===== Selected text =====

The disclosure metric is also of limited relevance. It is largely based on mandatory adoption of the Taskforce on Climate-related Financial Disclosures (TCFD). So far only the UK has implemented this in full. However, TCFD or similar disclosures are increasingly being adopted voluntarily, including by many Australian companies. ASIC encourages use of TCFD. It’s also unclear how much it affects project investment as opposed to investment in company shares. Presumably, projects are judged on their own merits, not just on whether their owners comply with TCFD. Implausibly, Australia is ranked at the same level as China for these environmental performance disclosures.

A key gap in this analysis is the general attractiveness of a country for  investment full stop. Australia should score well here, with clear rules and laws around property rights, insolvency processes and corporate probity. Certainly, it is preferable on that basis than the other “laggards” the IGCC groups it with.

It’s also useful to do a reality check on what’s happening to Australian corporates in the green space. Smith School include transmission in its green investment, and Australian electricity networks are in hot demand. Ausnet is subject to a tug-of-war between APA and Brookfield while Spark has just been bought out by KKR and OTPB. In both cases, the network businesses have been valued at a 50 per cent premium to their underlying regulated asset base. Australian renewables companies like Infigen, Meridian/Powershop and Tilt renewables have also been enthusiastically sought after by local and international buyers. Meanwhile, the energy transition will require large increases in supply of lithium, rare earths and other resources, which is starting to translate into the share prices for junior mining stocks that specialise in them. None of this looks like a lack of enthusiasm for Australian assets with a green tinge.

Finally, the report suffers from the same mistake made my many assessments of Australia’s climate performance in recent years – to only look at policies and goals at the national level. Unlike the 50 states of the US where the signal can get lost in the noise, Australia’s six states and two territories are sending clear positive signals to green investors. All have net zero targets and most have near-term policy goals such as 2030 renewables targets and green hydrogen strategies. Admittedly, the corollary of this is that the federal government’s foot-dragging on a national net zero target or increased 2030 targets looks increasingly dogmatic – even if it did no more than let the states get on with it, it could increase the 2030 target to 30-38 per cent reduction on 2005 levels.

Boardroom Energy’s assessment of the IGCC report: C-, could do better.

=====

◆ **Questions to answer**
[1] In the commentary on the IGCC report, what grade does Boardroom Energy give the report?
[2] Reproduce the commentary on the IGCC report starting at "Finally, the report" and ending at "could do better.".

===== Entries supplied =====

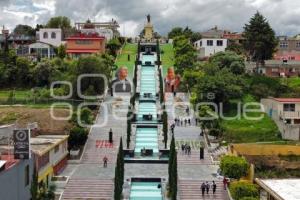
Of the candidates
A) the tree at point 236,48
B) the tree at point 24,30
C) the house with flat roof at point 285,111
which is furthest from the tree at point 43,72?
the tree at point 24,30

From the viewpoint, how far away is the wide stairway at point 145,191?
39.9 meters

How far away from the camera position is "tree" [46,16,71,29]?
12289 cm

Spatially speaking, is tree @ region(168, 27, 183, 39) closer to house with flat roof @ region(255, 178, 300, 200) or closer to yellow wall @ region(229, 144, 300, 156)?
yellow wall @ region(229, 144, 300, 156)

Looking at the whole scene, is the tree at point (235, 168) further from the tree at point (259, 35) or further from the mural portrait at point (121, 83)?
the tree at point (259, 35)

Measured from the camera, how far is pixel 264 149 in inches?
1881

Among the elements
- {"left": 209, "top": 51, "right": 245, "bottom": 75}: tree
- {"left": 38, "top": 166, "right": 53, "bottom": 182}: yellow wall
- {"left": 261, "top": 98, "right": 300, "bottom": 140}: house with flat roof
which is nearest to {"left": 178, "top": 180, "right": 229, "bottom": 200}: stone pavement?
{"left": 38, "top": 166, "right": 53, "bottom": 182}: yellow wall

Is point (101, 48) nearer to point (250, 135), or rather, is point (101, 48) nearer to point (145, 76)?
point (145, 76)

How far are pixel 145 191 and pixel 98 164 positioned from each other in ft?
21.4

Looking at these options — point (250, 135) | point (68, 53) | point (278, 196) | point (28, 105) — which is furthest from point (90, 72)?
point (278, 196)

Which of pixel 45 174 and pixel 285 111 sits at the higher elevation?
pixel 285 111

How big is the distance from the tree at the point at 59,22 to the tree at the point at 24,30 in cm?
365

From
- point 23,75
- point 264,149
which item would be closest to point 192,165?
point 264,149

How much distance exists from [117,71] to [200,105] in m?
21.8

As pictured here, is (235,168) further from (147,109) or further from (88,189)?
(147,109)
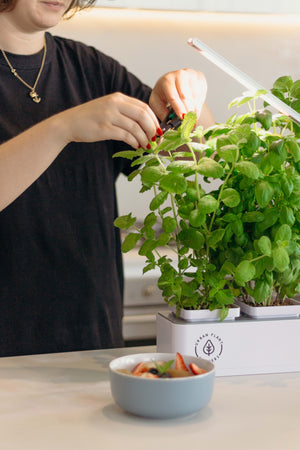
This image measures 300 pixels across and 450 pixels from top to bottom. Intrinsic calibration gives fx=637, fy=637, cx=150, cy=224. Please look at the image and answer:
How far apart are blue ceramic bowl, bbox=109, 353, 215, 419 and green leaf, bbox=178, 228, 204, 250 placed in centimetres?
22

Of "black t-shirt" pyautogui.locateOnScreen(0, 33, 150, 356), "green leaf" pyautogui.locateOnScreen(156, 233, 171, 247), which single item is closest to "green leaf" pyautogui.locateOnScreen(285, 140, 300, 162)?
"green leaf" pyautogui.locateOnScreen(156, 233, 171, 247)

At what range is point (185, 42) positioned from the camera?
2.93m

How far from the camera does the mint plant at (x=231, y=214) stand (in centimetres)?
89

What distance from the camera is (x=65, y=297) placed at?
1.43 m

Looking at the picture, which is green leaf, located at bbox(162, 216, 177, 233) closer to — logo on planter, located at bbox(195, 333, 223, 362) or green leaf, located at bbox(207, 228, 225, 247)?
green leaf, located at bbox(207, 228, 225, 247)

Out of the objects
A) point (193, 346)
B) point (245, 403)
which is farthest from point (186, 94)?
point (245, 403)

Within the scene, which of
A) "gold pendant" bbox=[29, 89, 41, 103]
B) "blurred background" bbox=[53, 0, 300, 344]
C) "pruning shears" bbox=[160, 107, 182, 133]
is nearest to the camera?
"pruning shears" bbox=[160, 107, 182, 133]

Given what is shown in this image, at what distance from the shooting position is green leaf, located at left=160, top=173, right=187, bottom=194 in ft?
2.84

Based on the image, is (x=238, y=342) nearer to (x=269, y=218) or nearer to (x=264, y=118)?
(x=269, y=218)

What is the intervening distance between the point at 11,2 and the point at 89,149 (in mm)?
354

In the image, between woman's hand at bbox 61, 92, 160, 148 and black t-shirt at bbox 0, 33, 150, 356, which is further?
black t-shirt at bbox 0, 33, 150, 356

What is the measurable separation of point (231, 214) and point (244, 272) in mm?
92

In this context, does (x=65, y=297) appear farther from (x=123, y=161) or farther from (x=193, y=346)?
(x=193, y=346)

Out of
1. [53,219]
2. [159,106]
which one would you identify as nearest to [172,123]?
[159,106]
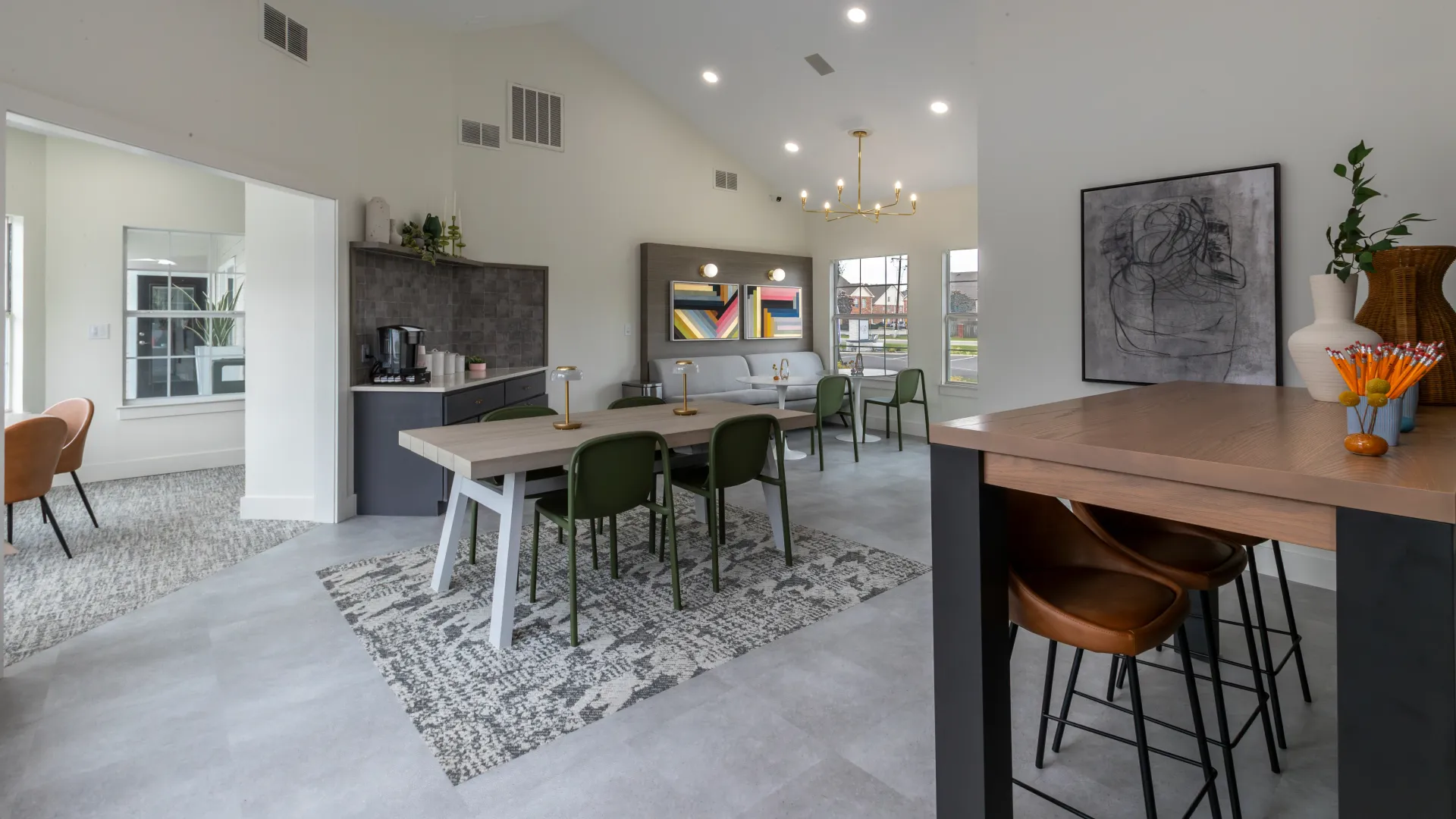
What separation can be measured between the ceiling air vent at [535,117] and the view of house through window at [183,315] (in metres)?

=====

◆ **Task-by-task results**
[1] C-, could do better.

[2]
Finally, the report suffers from the same mistake made my many assessments of Australia’s climate performance in recent years – to only look at policies and goals at the national level. Unlike the 50 states of the US where the signal can get lost in the noise, Australia’s six states and two territories are sending clear positive signals to green investors. All have net zero targets and most have near-term policy goals such as 2030 renewables targets and green hydrogen strategies. Admittedly, the corollary of this is that the federal government’s foot-dragging on a national net zero target or increased 2030 targets looks increasingly dogmatic – even if it did no more than let the states get on with it, it could increase the 2030 target to 30-38 per cent reduction on 2005 levels.

Boardroom Energy’s assessment of the IGCC report: C-, could do better.